:: Direction ::
In the items below, from the line containing "From the visual" through the end of the items, swap "scene" for "view" and change nothing else. Give only those lines.

__________________________________________________

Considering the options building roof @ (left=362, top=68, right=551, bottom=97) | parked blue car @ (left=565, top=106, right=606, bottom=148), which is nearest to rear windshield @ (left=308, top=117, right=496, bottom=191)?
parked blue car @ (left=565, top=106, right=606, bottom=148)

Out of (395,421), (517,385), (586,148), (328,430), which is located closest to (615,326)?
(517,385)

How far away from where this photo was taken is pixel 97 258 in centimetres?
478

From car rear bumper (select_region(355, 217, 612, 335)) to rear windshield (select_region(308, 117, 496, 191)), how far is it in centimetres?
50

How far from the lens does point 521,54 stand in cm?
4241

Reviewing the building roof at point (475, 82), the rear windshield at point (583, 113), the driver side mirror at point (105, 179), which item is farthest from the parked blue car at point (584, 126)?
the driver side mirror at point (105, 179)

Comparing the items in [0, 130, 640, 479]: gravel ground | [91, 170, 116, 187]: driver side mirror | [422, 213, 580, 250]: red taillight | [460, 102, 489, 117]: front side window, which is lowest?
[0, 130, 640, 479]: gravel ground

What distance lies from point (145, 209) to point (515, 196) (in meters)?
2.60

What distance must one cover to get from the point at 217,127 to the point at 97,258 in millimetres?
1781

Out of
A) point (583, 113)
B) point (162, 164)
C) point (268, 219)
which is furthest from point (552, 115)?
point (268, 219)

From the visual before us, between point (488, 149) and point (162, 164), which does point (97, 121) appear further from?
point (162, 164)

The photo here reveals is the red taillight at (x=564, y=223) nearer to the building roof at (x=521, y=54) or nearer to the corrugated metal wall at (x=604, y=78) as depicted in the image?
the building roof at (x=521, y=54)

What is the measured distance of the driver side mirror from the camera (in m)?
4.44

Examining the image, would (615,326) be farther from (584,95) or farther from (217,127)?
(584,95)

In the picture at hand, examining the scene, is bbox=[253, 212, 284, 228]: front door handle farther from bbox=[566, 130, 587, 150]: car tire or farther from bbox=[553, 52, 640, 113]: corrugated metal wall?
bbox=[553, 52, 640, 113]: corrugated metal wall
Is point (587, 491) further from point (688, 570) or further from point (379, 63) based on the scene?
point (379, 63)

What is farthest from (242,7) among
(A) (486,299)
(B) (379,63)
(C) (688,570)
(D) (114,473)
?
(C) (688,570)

__________________________________________________

:: Expected answer ::
From the visual before us, between point (488, 149) and point (162, 164), which does point (97, 121) appear further from?
point (162, 164)

The photo here reveals is the red taillight at (x=564, y=223) nearer to the building roof at (x=521, y=54) or nearer to the corrugated metal wall at (x=604, y=78) as depicted in the image?
the building roof at (x=521, y=54)

What is the measured distance of the driver side mirror from the camera (in m)?
4.44

Examining the image, would (615,326) be farther from (584,95) or farther from (217,127)?
(584,95)

In the picture at hand, examining the view, is bbox=[253, 212, 284, 228]: front door handle farther from bbox=[566, 130, 587, 150]: car tire or farther from bbox=[553, 52, 640, 113]: corrugated metal wall?
bbox=[553, 52, 640, 113]: corrugated metal wall
Is point (587, 491) further from point (688, 570) or further from point (379, 63) based on the view?
point (379, 63)

What is farthest from (242,7) among
(A) (486,299)
(B) (379,63)
(C) (688,570)
(D) (114,473)
?
(C) (688,570)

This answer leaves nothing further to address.